Introduction
Transformers have become the standard architecture across a wide range of fields, starting from natural language processing (NLP) and extending to computer vision and speech processing. At the core of this architecture is the Self-Attention mechanism.
Self-Attention dynamically computes the relevance between every pair of elements in an input sequence, enabling context-aware representations. Unlike conventional filters with fixed weights (such as the exponential moving average), the weights in Self-Attention depend on the input data itself.
In this article, we derive the mathematics of Scaled Dot-Product Attention and Multi-Head Attention, implement them from scratch in NumPy, and verify our implementation against PyTorch’s nn.MultiheadAttention.
Why Attention Is Needed
RNNs (Recurrent Neural Networks) have been widely used for sequence processing, but they suffer from two fundamental issues:
- Sequential processing: The computation at time \(t\) depends on the result at \(t-1\), making parallelization difficult
- Difficulty with long-range dependencies: As sequences grow longer, vanishing/exploding gradients make it hard to learn relationships between distant positions
The Attention mechanism solves both problems. Each position can directly access all other positions, eliminating the need for sequential computation proportional to the sequence length. Moreover, attention weights are computed dynamically from the input, freeing the model from fixed structural constraints.
Scaled Dot-Product Attention
Deriving Query, Key, and Value
Given an input sequence \(X \in \mathbb{R}^{n \times d_{\text{model}}}\) (\(n\) is the number of tokens, \(d_{\text{model}}\) is the model dimension), we apply three linear transformations to produce Query, Key, and Value:
\[Q = XW_Q, \quad K = XW_K, \quad V = XW_V \tag{1}\]where \(W_Q, W_K \in \mathbb{R}^{d_{\text{model}} \times d_k}\) and \(W_V \in \mathbb{R}^{d_{\text{model}} \times d_v}\) are learnable weight matrices. Intuitively, the Query represents “what I’m looking for,” the Key represents “what I have,” and the Value represents “the actual information.”

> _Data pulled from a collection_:
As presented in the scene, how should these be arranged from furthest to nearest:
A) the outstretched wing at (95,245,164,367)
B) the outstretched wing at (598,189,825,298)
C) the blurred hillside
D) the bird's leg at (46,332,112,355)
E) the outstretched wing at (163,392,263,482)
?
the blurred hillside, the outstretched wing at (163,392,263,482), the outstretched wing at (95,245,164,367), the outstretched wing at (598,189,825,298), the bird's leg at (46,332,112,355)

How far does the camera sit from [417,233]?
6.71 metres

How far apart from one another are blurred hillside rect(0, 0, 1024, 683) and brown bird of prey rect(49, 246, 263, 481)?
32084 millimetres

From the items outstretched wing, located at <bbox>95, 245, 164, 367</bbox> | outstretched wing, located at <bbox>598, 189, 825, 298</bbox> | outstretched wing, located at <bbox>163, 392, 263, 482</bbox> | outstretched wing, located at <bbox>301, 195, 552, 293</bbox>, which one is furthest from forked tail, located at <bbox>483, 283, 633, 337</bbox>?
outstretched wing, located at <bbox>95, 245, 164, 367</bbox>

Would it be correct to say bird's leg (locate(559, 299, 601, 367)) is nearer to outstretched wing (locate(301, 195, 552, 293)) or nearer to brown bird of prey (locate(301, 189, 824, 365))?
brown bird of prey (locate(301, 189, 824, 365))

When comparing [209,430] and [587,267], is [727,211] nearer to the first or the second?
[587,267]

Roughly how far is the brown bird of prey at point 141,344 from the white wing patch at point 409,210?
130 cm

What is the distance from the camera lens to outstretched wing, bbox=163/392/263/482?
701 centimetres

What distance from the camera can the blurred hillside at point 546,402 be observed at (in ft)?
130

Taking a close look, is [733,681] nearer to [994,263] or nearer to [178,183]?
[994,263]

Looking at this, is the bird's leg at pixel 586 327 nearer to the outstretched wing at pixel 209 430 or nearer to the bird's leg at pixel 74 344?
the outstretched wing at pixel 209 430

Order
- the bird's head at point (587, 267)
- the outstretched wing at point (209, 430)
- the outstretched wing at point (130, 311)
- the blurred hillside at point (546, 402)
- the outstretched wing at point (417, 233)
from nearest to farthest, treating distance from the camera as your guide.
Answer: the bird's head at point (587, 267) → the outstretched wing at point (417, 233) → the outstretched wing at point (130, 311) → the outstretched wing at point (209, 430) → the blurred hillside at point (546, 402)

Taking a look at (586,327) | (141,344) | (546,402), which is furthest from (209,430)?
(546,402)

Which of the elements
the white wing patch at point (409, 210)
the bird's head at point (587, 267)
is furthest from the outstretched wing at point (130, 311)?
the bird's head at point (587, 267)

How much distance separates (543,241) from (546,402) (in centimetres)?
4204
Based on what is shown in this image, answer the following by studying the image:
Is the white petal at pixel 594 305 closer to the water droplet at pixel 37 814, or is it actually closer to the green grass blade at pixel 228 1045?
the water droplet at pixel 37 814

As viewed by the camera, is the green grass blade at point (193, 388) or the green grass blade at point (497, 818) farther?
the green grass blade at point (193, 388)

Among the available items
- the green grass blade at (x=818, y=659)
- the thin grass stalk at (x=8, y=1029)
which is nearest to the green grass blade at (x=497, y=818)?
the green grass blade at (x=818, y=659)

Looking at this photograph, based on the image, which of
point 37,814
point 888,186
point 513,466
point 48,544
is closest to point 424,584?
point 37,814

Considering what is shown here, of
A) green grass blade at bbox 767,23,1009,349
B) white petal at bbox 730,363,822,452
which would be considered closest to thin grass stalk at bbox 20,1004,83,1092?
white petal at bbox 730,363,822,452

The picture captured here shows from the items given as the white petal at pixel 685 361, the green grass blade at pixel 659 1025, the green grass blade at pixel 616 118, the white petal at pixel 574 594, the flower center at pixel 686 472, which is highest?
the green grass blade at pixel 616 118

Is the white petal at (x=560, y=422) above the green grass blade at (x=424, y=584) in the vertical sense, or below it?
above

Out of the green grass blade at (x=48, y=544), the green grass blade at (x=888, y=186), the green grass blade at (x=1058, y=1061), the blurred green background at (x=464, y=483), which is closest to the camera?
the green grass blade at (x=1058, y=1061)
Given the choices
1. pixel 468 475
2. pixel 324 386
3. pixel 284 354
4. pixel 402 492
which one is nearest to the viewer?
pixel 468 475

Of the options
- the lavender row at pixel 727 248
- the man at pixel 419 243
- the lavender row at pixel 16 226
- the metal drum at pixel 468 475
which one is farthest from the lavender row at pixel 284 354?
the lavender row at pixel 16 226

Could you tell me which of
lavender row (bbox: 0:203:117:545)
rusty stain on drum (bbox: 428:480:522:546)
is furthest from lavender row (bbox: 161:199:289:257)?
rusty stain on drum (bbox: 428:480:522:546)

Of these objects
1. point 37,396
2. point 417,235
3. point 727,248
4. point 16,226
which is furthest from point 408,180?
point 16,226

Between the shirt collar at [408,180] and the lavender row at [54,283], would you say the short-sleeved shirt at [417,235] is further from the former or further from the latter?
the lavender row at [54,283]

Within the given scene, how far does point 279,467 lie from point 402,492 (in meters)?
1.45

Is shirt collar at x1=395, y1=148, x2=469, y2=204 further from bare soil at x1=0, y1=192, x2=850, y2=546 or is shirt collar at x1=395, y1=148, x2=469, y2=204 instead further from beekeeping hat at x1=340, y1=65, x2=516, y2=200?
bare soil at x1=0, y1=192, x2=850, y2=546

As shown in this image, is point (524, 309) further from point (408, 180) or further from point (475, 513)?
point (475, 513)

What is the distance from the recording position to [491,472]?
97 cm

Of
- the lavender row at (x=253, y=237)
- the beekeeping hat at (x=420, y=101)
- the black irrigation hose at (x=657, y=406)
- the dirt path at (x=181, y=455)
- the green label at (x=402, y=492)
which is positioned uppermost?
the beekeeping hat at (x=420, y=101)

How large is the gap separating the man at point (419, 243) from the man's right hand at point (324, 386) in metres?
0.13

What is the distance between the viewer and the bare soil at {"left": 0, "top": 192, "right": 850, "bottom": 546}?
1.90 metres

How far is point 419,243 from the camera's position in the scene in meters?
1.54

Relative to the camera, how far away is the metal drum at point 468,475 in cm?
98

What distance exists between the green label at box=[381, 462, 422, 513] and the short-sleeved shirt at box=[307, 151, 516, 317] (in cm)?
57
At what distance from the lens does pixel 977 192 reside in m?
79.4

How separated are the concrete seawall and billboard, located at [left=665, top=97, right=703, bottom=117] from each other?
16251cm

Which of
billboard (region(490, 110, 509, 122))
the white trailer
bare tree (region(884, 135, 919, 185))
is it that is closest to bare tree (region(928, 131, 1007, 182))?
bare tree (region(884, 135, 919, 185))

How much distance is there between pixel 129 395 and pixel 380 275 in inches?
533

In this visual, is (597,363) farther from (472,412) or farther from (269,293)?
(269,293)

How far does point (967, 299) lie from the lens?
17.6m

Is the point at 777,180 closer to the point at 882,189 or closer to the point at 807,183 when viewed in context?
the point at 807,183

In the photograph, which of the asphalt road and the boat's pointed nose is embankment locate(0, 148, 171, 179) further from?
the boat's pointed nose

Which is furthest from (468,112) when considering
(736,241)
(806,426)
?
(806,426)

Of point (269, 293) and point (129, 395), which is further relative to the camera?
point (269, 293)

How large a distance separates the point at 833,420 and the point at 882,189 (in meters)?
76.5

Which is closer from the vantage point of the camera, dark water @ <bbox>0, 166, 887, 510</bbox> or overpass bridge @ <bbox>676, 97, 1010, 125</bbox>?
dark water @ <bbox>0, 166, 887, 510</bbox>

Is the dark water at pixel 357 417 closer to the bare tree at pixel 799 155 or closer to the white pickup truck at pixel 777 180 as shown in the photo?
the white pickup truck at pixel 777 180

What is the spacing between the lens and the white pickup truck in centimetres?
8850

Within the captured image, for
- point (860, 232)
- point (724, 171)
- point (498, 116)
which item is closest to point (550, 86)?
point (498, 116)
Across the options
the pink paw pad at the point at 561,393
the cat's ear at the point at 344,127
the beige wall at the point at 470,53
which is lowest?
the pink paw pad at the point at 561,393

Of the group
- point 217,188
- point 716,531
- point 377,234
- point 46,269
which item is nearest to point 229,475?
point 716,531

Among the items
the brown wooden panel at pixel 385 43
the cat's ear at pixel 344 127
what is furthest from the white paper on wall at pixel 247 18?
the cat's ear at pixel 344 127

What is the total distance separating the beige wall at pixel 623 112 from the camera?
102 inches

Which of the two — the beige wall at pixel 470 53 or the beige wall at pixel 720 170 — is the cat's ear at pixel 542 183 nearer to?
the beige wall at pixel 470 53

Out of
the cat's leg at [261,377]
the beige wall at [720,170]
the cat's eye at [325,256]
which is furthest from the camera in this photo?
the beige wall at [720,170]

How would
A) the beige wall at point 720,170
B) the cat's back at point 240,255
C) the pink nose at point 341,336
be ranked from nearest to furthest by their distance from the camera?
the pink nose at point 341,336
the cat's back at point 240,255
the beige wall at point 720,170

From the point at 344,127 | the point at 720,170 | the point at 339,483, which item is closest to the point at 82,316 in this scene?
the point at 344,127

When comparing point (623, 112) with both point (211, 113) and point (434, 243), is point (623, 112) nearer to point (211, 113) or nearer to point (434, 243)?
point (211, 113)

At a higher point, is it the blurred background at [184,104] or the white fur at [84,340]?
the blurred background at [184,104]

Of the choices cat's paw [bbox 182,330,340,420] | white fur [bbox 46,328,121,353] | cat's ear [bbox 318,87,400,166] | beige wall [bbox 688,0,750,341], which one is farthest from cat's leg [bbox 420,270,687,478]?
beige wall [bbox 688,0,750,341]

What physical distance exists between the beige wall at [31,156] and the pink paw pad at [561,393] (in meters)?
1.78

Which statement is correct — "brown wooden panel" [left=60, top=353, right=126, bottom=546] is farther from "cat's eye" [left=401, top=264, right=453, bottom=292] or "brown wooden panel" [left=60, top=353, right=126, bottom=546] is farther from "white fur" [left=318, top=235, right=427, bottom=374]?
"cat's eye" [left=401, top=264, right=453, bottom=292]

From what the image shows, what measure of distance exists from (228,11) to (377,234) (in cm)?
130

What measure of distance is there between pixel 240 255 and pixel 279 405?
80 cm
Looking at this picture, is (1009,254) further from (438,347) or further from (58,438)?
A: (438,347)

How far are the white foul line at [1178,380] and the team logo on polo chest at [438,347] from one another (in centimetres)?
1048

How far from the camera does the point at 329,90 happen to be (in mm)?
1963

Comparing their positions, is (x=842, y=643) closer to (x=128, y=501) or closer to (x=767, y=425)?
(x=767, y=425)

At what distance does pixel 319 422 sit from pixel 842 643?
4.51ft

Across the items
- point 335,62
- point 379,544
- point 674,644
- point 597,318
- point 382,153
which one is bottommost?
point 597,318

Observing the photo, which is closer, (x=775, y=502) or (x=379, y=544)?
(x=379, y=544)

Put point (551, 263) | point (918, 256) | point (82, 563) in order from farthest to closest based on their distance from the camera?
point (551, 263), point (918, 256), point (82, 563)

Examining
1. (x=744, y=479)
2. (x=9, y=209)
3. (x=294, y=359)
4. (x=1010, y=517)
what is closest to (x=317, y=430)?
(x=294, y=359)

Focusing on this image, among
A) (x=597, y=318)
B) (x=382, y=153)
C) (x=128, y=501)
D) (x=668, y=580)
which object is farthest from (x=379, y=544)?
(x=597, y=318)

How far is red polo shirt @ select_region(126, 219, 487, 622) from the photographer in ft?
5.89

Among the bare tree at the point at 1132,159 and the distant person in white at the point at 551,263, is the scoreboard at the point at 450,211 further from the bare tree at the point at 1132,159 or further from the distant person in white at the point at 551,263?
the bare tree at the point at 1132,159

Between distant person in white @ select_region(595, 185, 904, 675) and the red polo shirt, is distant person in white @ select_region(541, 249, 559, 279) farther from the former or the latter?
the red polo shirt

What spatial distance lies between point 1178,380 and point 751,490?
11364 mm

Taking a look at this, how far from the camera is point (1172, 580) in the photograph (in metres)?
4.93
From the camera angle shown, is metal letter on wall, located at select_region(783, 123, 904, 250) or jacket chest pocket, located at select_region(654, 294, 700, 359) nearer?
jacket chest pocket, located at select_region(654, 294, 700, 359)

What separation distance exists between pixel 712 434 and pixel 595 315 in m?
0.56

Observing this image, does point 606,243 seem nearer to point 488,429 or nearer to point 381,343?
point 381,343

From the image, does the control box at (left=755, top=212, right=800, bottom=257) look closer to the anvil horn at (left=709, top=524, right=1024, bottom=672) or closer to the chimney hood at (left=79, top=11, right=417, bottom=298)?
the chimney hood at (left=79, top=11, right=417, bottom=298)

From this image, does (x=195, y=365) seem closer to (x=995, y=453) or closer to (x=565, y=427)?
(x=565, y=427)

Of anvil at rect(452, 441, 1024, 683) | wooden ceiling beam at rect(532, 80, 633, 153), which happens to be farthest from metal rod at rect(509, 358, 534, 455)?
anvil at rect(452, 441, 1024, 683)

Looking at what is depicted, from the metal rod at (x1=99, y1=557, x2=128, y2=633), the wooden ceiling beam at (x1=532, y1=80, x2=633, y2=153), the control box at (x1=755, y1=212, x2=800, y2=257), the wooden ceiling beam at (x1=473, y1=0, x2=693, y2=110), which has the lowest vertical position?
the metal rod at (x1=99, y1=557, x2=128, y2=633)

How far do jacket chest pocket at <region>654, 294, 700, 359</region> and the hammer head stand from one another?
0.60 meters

> _GIVEN TASK 1_:
In the attention article, which PyTorch module is the NumPy implementation verified against?
> _GIVEN TASK 2_:
Output the stretch of the attention article from "Self-Attention dynamically computes" through "against PyTorch’s nn.MultiheadAttention.".

> _PROBLEM SOLUTION 1_:
nn.MultiheadAttention

> _PROBLEM SOLUTION 2_:
Self-Attention dynamically computes the relevance between every pair of elements in an input sequence, enabling context-aware representations. Unlike conventional filters with fixed weights (such as the exponential moving average), the weights in Self-Attention depend on the input data itself.
In this article, we derive the mathematics of Scaled Dot-Product Attention and Multi-Head Attention, implement them from scratch in NumPy, and verify our implementation against PyTorch’s nn.MultiheadAttention.